The enumeration is grounded in chemical reasoning rather than blind combinatorics: a step is "elementary" only if it changes one binding site by one event with atom balance preserved, and only catalytic topologies that satisfy bounds on bound-metabolite count, isomerization size, and substrate participation are emitted.

Beam search across parameter counts

identify_rate_equation walks parameter counts in ascending order:

1. Fit all candidates at the smallest parameter count on the full data; record training loss.
2. Keep every candidate whose loss is within loss_rel_threshold * best_loss + loss_abs_threshold, or always at least the top min_beam_width by loss (whichever set is larger).
3. Apply expand_mechanisms to surviving mechanisms to produce candidates at the next parameter-count level.
4. dedup! and fit; rank by training loss.
5. Repeat until no new candidates appear or max_param_count is reached.

The beam width balances coverage (more candidates explored) against runtime (every kept candidate gets a multi-restart fit).

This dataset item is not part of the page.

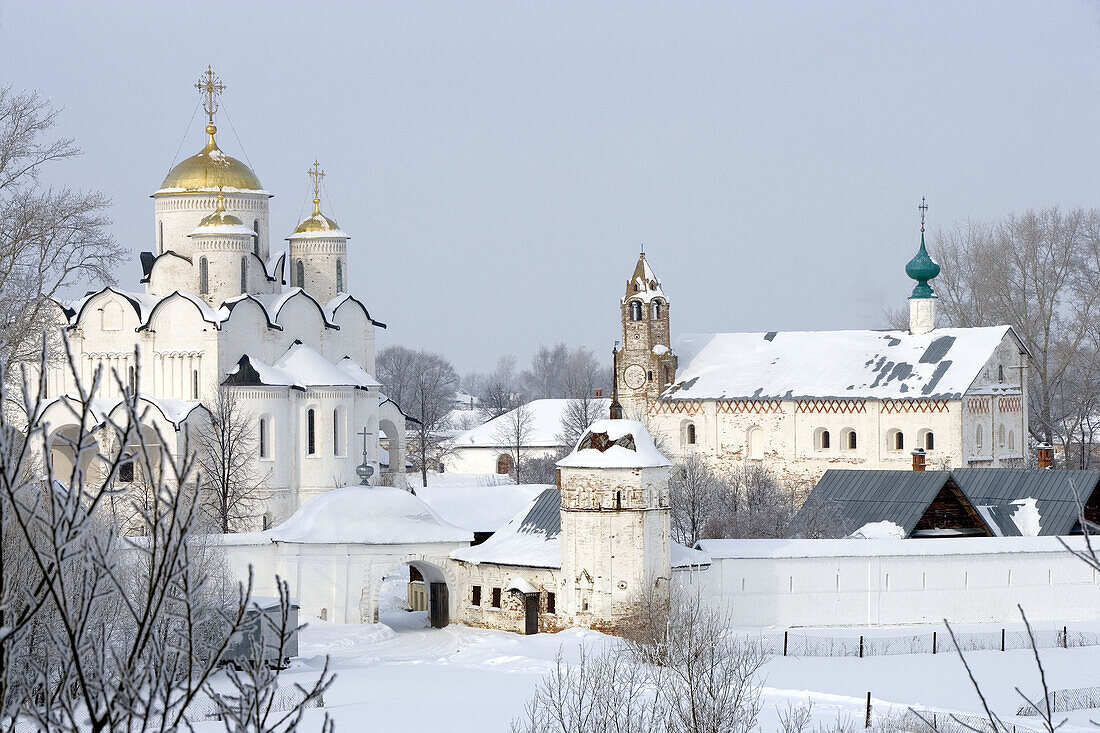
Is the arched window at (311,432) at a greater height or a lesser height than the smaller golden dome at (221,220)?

Model selection by leave-one-group-out cross-validation

After beam search, the top n_cv_candidates mechanisms per parameter count enter LOOCV. Each unique value of the group column defines one fold: the mechanism is fit on every group except one, then evaluated on the held-out group. The CV score is the mean held-out loss across folds. The "best" mechanism is the one with minimum training loss at the parameter count whose CV score is lowest — the simplest mechanism that generalizes. The group column reflects experimental batches that share an E_total; LOOCV respects this structure and gives an honest estimate of generalization to new conditions.